■ **Exercise materials**
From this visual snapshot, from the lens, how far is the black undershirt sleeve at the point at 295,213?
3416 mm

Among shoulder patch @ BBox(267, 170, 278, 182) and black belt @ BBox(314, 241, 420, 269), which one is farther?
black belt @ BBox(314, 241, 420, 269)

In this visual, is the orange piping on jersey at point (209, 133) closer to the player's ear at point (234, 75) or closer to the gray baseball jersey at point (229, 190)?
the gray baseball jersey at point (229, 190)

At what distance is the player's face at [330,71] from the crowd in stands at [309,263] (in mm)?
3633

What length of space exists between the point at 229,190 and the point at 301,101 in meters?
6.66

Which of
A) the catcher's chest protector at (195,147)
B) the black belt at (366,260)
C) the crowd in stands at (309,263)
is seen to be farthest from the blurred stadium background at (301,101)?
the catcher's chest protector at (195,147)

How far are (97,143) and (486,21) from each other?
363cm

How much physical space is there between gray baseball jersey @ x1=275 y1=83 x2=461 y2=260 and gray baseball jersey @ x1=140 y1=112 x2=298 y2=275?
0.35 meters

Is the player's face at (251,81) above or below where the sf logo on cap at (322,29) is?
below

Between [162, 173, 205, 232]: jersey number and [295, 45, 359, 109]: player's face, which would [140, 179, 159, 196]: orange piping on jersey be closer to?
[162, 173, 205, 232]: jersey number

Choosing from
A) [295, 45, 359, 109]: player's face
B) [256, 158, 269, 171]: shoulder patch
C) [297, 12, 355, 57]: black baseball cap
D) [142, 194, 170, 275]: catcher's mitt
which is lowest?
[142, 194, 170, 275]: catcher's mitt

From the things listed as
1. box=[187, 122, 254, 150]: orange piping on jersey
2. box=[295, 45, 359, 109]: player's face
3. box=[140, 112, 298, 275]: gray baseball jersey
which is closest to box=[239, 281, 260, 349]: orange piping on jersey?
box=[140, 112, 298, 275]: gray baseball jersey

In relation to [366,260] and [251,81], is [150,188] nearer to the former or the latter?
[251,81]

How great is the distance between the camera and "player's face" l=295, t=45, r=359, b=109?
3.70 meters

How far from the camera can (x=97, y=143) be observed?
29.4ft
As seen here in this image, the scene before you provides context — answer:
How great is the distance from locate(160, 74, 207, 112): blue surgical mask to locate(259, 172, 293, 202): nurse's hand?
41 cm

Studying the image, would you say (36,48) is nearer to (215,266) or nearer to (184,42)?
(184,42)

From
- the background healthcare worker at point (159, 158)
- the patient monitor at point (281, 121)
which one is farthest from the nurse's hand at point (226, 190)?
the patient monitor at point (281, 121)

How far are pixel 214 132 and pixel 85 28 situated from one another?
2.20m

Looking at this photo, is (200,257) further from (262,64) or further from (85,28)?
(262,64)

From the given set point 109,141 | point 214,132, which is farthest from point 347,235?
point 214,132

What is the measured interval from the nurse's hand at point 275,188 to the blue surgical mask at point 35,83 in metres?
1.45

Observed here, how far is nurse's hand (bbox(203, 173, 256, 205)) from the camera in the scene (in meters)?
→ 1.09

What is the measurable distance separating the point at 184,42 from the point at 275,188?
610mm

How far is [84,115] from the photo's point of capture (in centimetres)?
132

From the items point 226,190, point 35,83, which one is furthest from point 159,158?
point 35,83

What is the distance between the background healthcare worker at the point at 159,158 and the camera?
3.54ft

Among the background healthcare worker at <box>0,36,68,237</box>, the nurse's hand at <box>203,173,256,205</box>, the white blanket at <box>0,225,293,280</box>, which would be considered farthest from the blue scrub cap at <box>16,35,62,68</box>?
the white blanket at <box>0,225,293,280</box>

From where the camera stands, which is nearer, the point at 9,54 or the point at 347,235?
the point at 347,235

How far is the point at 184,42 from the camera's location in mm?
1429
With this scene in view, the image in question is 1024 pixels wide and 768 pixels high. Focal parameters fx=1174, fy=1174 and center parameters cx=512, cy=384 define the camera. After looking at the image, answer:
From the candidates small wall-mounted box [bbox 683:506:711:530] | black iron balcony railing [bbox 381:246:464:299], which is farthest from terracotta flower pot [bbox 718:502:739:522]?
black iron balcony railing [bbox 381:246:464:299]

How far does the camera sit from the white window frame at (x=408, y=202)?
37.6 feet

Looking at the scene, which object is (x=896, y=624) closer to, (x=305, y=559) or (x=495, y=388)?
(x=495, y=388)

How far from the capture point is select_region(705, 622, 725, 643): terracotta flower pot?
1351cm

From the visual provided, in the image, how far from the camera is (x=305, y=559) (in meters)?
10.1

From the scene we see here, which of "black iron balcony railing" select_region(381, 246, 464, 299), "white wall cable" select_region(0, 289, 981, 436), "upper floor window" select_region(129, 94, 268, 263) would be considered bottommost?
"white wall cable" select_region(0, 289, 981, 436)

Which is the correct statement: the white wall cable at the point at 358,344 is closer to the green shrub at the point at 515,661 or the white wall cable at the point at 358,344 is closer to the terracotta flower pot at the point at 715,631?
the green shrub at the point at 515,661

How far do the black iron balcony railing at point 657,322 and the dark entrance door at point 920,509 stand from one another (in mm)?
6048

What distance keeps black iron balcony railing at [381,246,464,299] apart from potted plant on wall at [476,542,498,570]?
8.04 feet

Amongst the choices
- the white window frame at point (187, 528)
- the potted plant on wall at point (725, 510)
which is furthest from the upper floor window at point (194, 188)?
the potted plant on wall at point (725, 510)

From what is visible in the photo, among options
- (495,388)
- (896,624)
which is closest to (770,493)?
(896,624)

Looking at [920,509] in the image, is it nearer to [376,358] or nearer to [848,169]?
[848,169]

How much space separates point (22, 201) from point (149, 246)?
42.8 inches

■ **What needs to be done**
Copy all of the data above word for word, with nothing added, dropped, or changed.

■ **Full response**
From this visual snapshot, from the lens, how far is the black undershirt sleeve at the point at 295,213?
3416 mm

Among shoulder patch @ BBox(267, 170, 278, 182) and black belt @ BBox(314, 241, 420, 269), which one is farther?
black belt @ BBox(314, 241, 420, 269)

In this visual, is the orange piping on jersey at point (209, 133) closer to the player's ear at point (234, 75) or closer to the gray baseball jersey at point (229, 190)?
the gray baseball jersey at point (229, 190)

At what distance is the player's face at [330,71] from the crowd in stands at [309,263] (in mm)?
3633

What length of space exists between the point at 229,190 and the point at 301,101 in meters?
6.66

Which of
A) the catcher's chest protector at (195,147)
B) the black belt at (366,260)
C) the crowd in stands at (309,263)
is seen to be farthest from the blurred stadium background at (301,101)?
the catcher's chest protector at (195,147)

How far are (97,143) and (486,21) from each other?
363cm

How much physical space is there between gray baseball jersey @ x1=275 y1=83 x2=461 y2=260 and gray baseball jersey @ x1=140 y1=112 x2=298 y2=275?
0.35 meters

Is the player's face at (251,81) above or below where the sf logo on cap at (322,29) is?
below

Between [162, 173, 205, 232]: jersey number and [295, 45, 359, 109]: player's face, which would [140, 179, 159, 196]: orange piping on jersey be closer to?
[162, 173, 205, 232]: jersey number

Choosing from
A) [295, 45, 359, 109]: player's face
B) [256, 158, 269, 171]: shoulder patch
C) [297, 12, 355, 57]: black baseball cap
D) [142, 194, 170, 275]: catcher's mitt
which is lowest?
[142, 194, 170, 275]: catcher's mitt

From the things listed as
1. box=[187, 122, 254, 150]: orange piping on jersey
2. box=[295, 45, 359, 109]: player's face
3. box=[140, 112, 298, 275]: gray baseball jersey
which is closest to box=[239, 281, 260, 349]: orange piping on jersey?
box=[140, 112, 298, 275]: gray baseball jersey

In relation to [366,260] and [251,81], is [150,188] nearer to the former or the latter?
[251,81]

How great is the distance between the camera and "player's face" l=295, t=45, r=359, b=109?
3.70 meters

How far from the camera can (x=97, y=143) be observed?
29.4ft
As seen here in this image, the scene before you provides context — answer:
How great is the distance from locate(160, 74, 207, 112): blue surgical mask to locate(259, 172, 293, 202): nurse's hand?
41 cm

Studying the image, would you say (36,48) is nearer to (215,266) or nearer to (184,42)?
(184,42)

From
- the background healthcare worker at point (159, 158)
- the patient monitor at point (281, 121)
which one is farthest from the nurse's hand at point (226, 190)?
the patient monitor at point (281, 121)

How far are pixel 214 132 and pixel 85 28 situated from one another?
2.20m

Looking at this photo, is (200,257) further from (262,64) or further from (85,28)?
(262,64)

From the given set point 109,141 | point 214,132, which is farthest from point 347,235?
point 214,132

What is the measured interval from the nurse's hand at point 275,188 to the blue surgical mask at point 35,83 in metres?
1.45

Observed here, how far is nurse's hand (bbox(203, 173, 256, 205)) from the camera in the scene (in meters)?
→ 1.09

What is the measurable distance separating the point at 184,42 from the point at 275,188?
610mm

How far is [84,115] from the photo's point of capture (in centimetres)?
132

From the items point 226,190, point 35,83, which one is furthest from point 159,158?
point 35,83

What is the distance between the background healthcare worker at the point at 159,158 and the camera?
3.54ft

Among the background healthcare worker at <box>0,36,68,237</box>, the nurse's hand at <box>203,173,256,205</box>, the white blanket at <box>0,225,293,280</box>, which would be considered farthest from the blue scrub cap at <box>16,35,62,68</box>?
the white blanket at <box>0,225,293,280</box>

From where the camera stands, which is nearer, the point at 9,54 or the point at 347,235?
the point at 347,235

How far is the point at 184,42 from the camera's location in mm?
1429
With this scene in view, the image in question is 1024 pixels wide and 768 pixels high. Focal parameters fx=1174, fy=1174 and center parameters cx=512, cy=384 define the camera. After looking at the image, answer:
From the candidates small wall-mounted box [bbox 683:506:711:530] | black iron balcony railing [bbox 381:246:464:299], which is farthest from terracotta flower pot [bbox 718:502:739:522]?
black iron balcony railing [bbox 381:246:464:299]

How far does the camera sit from the white window frame at (x=408, y=202)?
37.6 feet

Looking at the scene, which object is (x=896, y=624) closer to, (x=305, y=559) or (x=495, y=388)?
(x=495, y=388)

How far from the capture point is select_region(705, 622, 725, 643): terracotta flower pot?
1351cm

From the visual provided, in the image, how far from the camera is (x=305, y=559) (in meters)?
10.1

From the scene we see here, which of "black iron balcony railing" select_region(381, 246, 464, 299), "white wall cable" select_region(0, 289, 981, 436), "upper floor window" select_region(129, 94, 268, 263) would be considered bottommost?
"white wall cable" select_region(0, 289, 981, 436)

Which is the correct statement: the white wall cable at the point at 358,344 is closer to the green shrub at the point at 515,661 or the white wall cable at the point at 358,344 is closer to the terracotta flower pot at the point at 715,631?
the green shrub at the point at 515,661

How far do the black iron balcony railing at point 657,322 and the dark entrance door at point 920,509 stand from one another (in mm)?
6048

What distance keeps black iron balcony railing at [381,246,464,299] apart from potted plant on wall at [476,542,498,570]?
8.04 feet

Amongst the choices
- the white window frame at point (187, 528)
- the potted plant on wall at point (725, 510)
which is furthest from the upper floor window at point (194, 188)?
the potted plant on wall at point (725, 510)

From what is visible in the photo, among options
- (495,388)
- (896,624)
which is closest to (770,493)?
(896,624)

Looking at [920,509] in the image, is it nearer to [376,358] or nearer to [848,169]?
[848,169]

How much space separates point (22, 201) from point (149, 246)?
42.8 inches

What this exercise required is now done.